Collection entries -
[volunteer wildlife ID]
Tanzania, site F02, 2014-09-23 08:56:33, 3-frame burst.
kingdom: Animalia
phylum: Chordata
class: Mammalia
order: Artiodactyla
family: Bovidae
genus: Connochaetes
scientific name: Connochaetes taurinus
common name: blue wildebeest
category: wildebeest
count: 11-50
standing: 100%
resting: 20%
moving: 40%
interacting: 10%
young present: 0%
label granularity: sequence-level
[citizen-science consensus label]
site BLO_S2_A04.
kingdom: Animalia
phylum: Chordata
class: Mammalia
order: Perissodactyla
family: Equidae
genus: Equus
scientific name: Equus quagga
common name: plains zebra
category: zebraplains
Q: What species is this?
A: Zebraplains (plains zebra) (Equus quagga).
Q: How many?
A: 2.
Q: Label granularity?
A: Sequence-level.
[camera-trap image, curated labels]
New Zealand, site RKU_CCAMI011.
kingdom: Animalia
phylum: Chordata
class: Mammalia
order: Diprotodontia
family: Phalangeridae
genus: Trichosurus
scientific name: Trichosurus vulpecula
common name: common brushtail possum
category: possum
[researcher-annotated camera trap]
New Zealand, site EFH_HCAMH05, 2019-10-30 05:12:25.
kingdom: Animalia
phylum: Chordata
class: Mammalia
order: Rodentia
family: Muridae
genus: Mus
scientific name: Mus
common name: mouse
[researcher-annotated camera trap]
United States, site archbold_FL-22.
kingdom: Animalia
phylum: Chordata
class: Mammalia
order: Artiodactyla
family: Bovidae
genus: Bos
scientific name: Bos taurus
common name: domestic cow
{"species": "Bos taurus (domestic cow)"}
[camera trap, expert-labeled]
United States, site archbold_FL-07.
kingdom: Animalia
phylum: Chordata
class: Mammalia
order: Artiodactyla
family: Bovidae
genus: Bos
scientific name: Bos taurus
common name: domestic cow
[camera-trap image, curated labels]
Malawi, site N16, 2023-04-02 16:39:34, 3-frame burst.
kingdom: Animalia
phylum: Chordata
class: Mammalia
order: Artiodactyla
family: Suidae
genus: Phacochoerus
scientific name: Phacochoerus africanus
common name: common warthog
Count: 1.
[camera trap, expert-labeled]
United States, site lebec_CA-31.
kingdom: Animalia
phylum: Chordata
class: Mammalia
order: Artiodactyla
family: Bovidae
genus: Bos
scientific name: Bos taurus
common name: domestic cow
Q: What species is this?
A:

What this task involves -
Produce the entries above once more, identical in every detail.

Task result -
[volunteer wildlife ID]
Tanzania, site F02, 2014-09-23 08:56:33, 3-frame burst.
kingdom: Animalia
phylum: Chordata
class: Mammalia
order: Artiodactyla
family: Bovidae
genus: Connochaetes
scientific name: Connochaetes taurinus
common name: blue wildebeest
category: wildebeest
count: 11-50
standing: 100%
resting: 20%
moving: 40%
interacting: 10%
young present: 0%
label granularity: sequence-level
[citizen-science consensus label]
site BLO_S2_A04.
kingdom: Animalia
phylum: Chordata
class: Mammalia
order: Perissodactyla
family: Equidae
genus: Equus
scientific name: Equus quagga
common name: plains zebra
category: zebraplains
Q: What species is this?
A: Zebraplains (plains zebra) (Equus quagga).
Q: How many?
A: 2.
Q: Label granularity?
A: Sequence-level.
[camera-trap image, curated labels]
New Zealand, site RKU_CCAMI011.
kingdom: Animalia
phylum: Chordata
class: Mammalia
order: Diprotodontia
family: Phalangeridae
genus: Trichosurus
scientific name: Trichosurus vulpecula
common name: common brushtail possum
category: possum
[researcher-annotated camera trap]
New Zealand, site EFH_HCAMH05, 2019-10-30 05:12:25.
kingdom: Animalia
phylum: Chordata
class: Mammalia
order: Rodentia
family: Muridae
genus: Mus
scientific name: Mus
common name: mouse
[researcher-annotated camera trap]
United States, site archbold_FL-22.
kingdom: Animalia
phylum: Chordata
class: Mammalia
order: Artiodactyla
family: Bovidae
genus: Bos
scientific name: Bos taurus
common name: domestic cow
{"species": "Bos taurus (domestic cow)"}
[camera trap, expert-labeled]
United States, site archbold_FL-07.
kingdom: Animalia
phylum: Chordata
class: Mammalia
order: Artiodactyla
family: Bovidae
genus: Bos
scientific name: Bos taurus
common name: domestic cow
[camera-trap image, curated labels]
Malawi, site N16, 2023-04-02 16:39:34, 3-frame burst.
kingdom: Animalia
phylum: Chordata
class: Mammalia
order: Artiodactyla
family: Suidae
genus: Phacochoerus
scientific name: Phacochoerus africanus
common name: common warthog
Count: 1.
[camera trap, expert-labeled]
United States, site lebec_CA-31.
kingdom: Animalia
phylum: Chordata
class: Mammalia
order: Artiodactyla
family: Bovidae
genus: Bos
scientific name: Bos taurus
common name: domestic cow
Q: What species is this?
A:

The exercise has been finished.